Endologix (NSDQ:ELGX) posted sales growth of nearly 25% during the 3rd quarter, but losses widened by nearly 58%.
Irvine, Calif.-based Endologix posted losses of $9.5 million, or 14¢ per share, on sales of $33.3 million for the 3 months ended Sept. 30. That’s a profit slide of 57.9% on sales growth of 24.6% compared with the same period last year.
Adjusted to exclude 1-time items, earnings per share were 1¢, ahead of Wall Street’s -5¢ forecast
"We had a strong third quarter with top line growth led by the ongoing adoption of the AFX endovascular AAA system and our PEVAR training programs in the U.S. In Europe, we have experienced good continued growth with the AFX endovascular AAA System and also added more centers to the controlled market release of the Nellix endovascular aneurysm sealing system. This week, we achieved an additional milestone by enrolling the first patient in the EVAS FORWARD – Global Registry. The registry is planned to include at least 300 patients enrolled at up to 30 international centers and provide real world clinical results to further demonstrate the effectiveness and broad applicability of the Nellix technology.
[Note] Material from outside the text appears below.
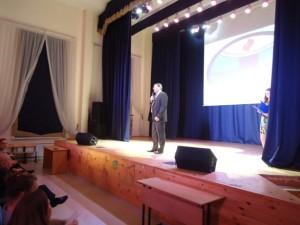 Владимир Долгушин обращается к студентам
We also made progress in evaluating our plans for the Ventana program and remain on track to provide an update by year end," president & CEO John McDermott said in prepared remarks.
Endologix narrowed its sales guidance but raised its earnings forecast the rest of the year, saying it now expects to post revenues of $131 million to $133 million, compared with prior guidance of $128 million to $134 million, according to a press release. The medical device company boosted its earnings outlook from adjusted EPS of -18¢ to -22¢ to new guidance of -14¢ to -18¢.
ELGX shares were trading at $17.59 apiece as of about 10:15 a.m. today, down 0.8% but flat since their $17.62 close Oct. 29, the day before its earnings release.